(Supplied text)
First off, Jay Bybee deserves to lose his judgeship. The memo's he authored in favor of torture are reprehensible. This diary discusses the rationale for impeachment. Evicting Bybee from his cushy and prestigious job as a federal circuit court judge would be a great success for those who are anti-torture and pro-morality. However the successful impeachment of Bybee would present a political problem for President Obama.

The impeachment of Bybee based on a charge that the memo's he authored were a gross distortion of the law would affirm that laws were broken when the waterboarding and room 101 tactics were employed. The non-prosecution of those who relied on those memo's is not unexpected as the law protects those who rely on authoritative statements by the government on what the law is. That is why the OLC memo's were sought as CYA.

This is where the problem arises with going after Bybee and Yoo over the memos. What contact did they have with the administration regarding the torture policies? That remains the big and potentially explosive question. Were Bybee and Yoo supporting the administrations torture policies simply because they agreed with them or were they getting additional guidance from the white house?
(End Supplied text)
(Data records)
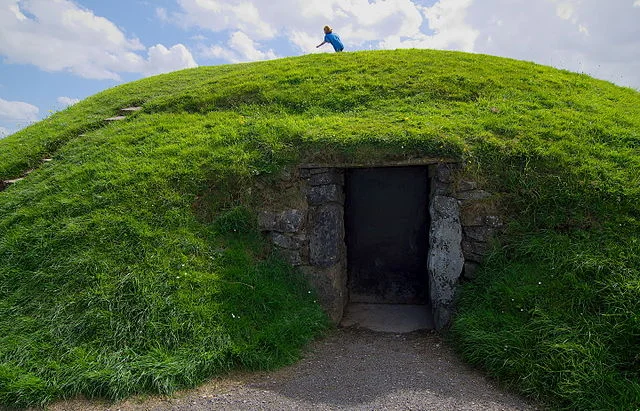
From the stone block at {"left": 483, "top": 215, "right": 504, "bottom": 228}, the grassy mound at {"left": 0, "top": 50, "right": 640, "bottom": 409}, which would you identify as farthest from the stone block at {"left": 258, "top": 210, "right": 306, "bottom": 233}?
(End Data records)
(Data records)
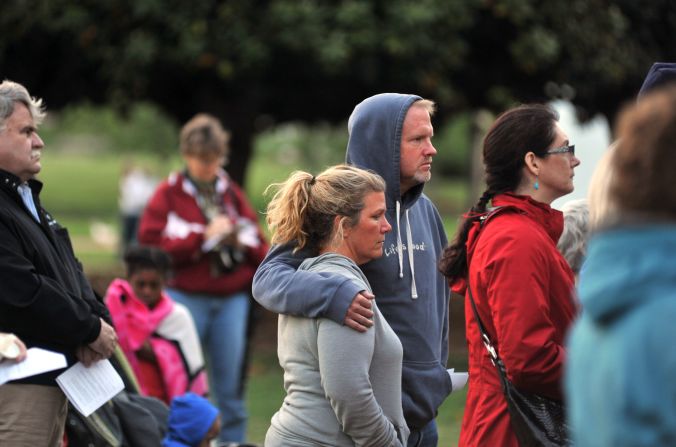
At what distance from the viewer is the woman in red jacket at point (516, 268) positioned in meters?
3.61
(End Data records)
- What you need to do
Copy out the passage on impeaching Jay Bybee, starting at "First off, Jay" and ending at "for President Obama.".

- Problem solution
First off, Jay Bybee deserves to lose his judgeship. The memo's he authored in favor of torture are reprehensible. This diary discusses the rationale for impeachment. Evicting Bybee from his cushy and prestigious job as a federal circuit court judge would be a great success for those who are anti-torture and pro-morality. However the successful impeachment of Bybee would present a political problem for President Obama.